Wegen den vielen Radiatoren, ich dachte mir eben das ich bei mehr Radiatorfläche eben die Lüfter dann ziemlich niedrig laufen lassen kann. Der Platz ist eben vorhanden, und die 3 Radiatoren zusammen haben mich soviel gekostet wie ein neuer 420er(der eigentlich geplant war). 

Zweite Grafikkarte kommt vielleicht sogar irgendwann mal noch,wahrscheinlich wenn ich Board+Prozessor wieder aufrüste, das Gehäuse sowie die Kühlung wollte ich ja schon die nächsten 5-10 Jahre benutzen (ist bei mir so der übliche Zyklus) von daher ist das alles ne langfristige Investition.

Welcher Wasserkühler wäre für 4 von diesen Rams hier zu empfehlen:



			Dieser Inhalt steht nur eingeloggten Mitgliedern zur Verfügung.


----------



## axxo (1. Oktober 2011)

*AW: [Verschoben] Meine erste (low Cost) Wasserkühlung*

Heute kam schonmal der CPU-Kühler und die Anschlüsse an, für 50€ schaut das Zeug wirklich noch 1A aus (die Anschlüsse sind ja auch noch komplett unbenutzt), danke nochmal!




			Dieser Inhalt steht nur eingeloggten Mitgliedern zur Verfügung.
        




			Dieser Inhalt steht nur eingeloggten Mitgliedern zur Verfügung.
        



Mit was lässt sich der Kühler eigentlich von außen am besten reinigen, das Nickel ist ein wenig angelaufen?


----------



## axxo (5. Oktober 2011)

*AW: Meine erste (low Cost) Wasserkühlung*

Heute kam die Pumpe sowie der 240er Radiator an.
=-=-=-=-=
● **Aufgabe**
Ändere den Forenauszug zur Wasserkühlung von „## axxo (1.“ bis einschließlich „unbenutzt), danke nochmal!“ und gib diesen Teil wieder. Ersetze dabei „CPU-Kühler“ durch „Prozessorkühler“.

● **Extrahierte Zeilen**
=-=-=-=-=
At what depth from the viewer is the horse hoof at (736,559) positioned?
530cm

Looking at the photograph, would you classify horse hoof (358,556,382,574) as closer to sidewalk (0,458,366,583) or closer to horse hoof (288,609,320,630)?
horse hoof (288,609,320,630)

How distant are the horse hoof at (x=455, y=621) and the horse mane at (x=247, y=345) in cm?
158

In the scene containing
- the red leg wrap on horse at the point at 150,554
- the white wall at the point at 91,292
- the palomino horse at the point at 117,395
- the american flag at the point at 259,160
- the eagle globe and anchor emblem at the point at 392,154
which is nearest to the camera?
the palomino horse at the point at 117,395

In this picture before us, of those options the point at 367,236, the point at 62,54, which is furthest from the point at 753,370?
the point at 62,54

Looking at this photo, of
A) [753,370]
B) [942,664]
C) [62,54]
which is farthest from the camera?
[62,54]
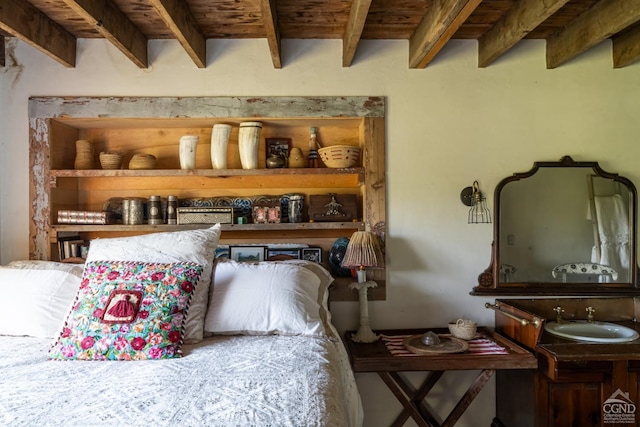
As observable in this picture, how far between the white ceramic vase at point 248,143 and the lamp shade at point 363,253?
72 cm

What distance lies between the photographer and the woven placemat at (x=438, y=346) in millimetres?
2021

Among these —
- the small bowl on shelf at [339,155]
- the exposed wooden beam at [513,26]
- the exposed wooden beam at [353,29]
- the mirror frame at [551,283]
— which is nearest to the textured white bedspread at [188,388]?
the small bowl on shelf at [339,155]

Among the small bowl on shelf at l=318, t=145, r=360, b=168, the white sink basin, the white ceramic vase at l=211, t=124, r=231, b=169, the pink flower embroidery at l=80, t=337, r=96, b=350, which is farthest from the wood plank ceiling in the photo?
the white sink basin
=-=-=-=-=
● **Antwort**
## axxo (1. Oktober 2011)

*AW: [Verschoben] Meine erste (low Cost) Wasserkühlung*

Heute kam schonmal der Prozessorkühler und die Anschlüsse an, für 50€ schaut das Zeug wirklich noch 1A aus (die Anschlüsse sind ja auch noch komplett unbenutzt), danke nochmal!